Digital Renaissance Editions

About this text

  • Title: The Honest Whore, Part 1 (Quarto 2, 1604)
  • Editor: Joost Daalder
  • ISBN: 978-1-55058-490-5

    Copyright Digital Renaissance Editions. This text may be freely used for educational, non-profit purposes; for all other uses contact the Editor.
    Authors: Thomas Dekker, Thomas Middleton
    Editor: Joost Daalder
    Peer Reviewed

    The Honest Whore, Part 1 (Quarto 2, 1604)

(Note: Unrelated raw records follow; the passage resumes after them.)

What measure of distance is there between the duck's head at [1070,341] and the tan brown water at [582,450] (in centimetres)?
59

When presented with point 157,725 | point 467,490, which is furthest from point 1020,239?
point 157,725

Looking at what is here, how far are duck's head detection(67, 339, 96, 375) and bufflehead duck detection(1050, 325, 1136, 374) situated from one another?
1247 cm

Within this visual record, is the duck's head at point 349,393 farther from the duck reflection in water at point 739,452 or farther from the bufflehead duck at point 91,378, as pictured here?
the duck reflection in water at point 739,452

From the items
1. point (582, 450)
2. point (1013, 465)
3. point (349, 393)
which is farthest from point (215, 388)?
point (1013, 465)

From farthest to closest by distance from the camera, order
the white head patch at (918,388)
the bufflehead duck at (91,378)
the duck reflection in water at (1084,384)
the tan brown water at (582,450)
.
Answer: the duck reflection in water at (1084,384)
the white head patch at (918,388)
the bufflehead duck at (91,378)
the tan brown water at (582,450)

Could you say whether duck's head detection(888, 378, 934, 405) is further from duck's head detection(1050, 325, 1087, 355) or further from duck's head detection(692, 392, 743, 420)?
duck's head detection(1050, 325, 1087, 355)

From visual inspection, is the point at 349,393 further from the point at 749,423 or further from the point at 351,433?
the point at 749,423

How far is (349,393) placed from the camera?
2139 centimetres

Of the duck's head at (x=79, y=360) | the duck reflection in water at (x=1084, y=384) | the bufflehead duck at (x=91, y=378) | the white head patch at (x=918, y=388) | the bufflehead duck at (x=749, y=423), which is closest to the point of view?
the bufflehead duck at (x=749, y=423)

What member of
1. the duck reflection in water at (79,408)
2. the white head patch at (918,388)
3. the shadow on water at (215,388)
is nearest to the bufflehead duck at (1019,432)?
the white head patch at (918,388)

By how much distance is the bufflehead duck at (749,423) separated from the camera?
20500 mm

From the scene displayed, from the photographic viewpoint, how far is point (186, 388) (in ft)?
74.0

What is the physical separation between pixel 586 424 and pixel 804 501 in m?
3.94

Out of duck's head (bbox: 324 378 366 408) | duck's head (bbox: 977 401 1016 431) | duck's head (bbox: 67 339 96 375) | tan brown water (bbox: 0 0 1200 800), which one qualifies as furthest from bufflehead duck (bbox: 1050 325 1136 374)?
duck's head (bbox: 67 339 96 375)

    The conuerted Courtizan.
    Cand. O well done, George, weele cut it iust ith midst:
    Tis very well I thanke thee, helpe it on.
    Ge. It must come ouer your head, sir, like a wenches pe-(ticoate.
    Cand. Th'art in the right, good George, it must indeed.
    1440Fetch me a nightcap, for Ile gyrd it close,
    As if my health were queazy: twill show well,
    For a rude carelesse night-gowne, wil't not, thinkst?
    Ge. Indifferent well, sir, for a night-gowne, being girt & (pleated.
    Cand. I, and a night-cap on my head.
    1445Ge. Thats true sir, Ile run & fetch one, & a staffe. Exit Ge.
    Can. For thus they cannot chuse but conster it,
    One that is out of health, takes no delight,
    Weares his apparell without appetite,
    And puts on heedles rayment without forme. Enter Geo.
    1450So, so, kind George, be secret now: & prithee do not laugh
    at me till Ime out of sight. Geor. I laugh? not I, sir.
    Cand. Now to the Senate-house:
    Methinks, Ide rather weare without a frowne,
    A patient Carpet, then an angry Gowne. Exit.
    1455Ge. Now looks my M. iust like one of our Carpet knights,
    only hee's somewhat the honester of the two. Enter Can-didoes wife.
    Wi. What, is your master gone?
    Geo. Yes forsooth, his back is but new turnd.
    Wi. And in his cloke? did he not vexe and sweare?
    1460Geo. No, but heele make you sweare anon: no indeed,
    he went away like a lambe.
    Wi. Key, sinke to hell: still patient, patient still!
    I am with child to vexe him: prythee George,
    If e're thou lookst for fauour at my hands,
    1465Vphold one Iest for me. Geor. Against my master?
    Wi. Tis a meere Iest in fayth: say, wilt thou doo't?
    Geor. Well, what ist?
    Wi. Heere, take this key, thou knowst where all things (lie,
    Put on thy masters best apparell, Gowne,
    1470Chayne, Cap, Ruffe, euery thing, be like himselfe,
    And 'gaynst his comming home, walke in the shop,
    Fayne the same cariage, and his patient looke,
    'Twill breed but a iest thou knowst, speake, wilt thou?
    Geor. 'Twill wrong my masters patience.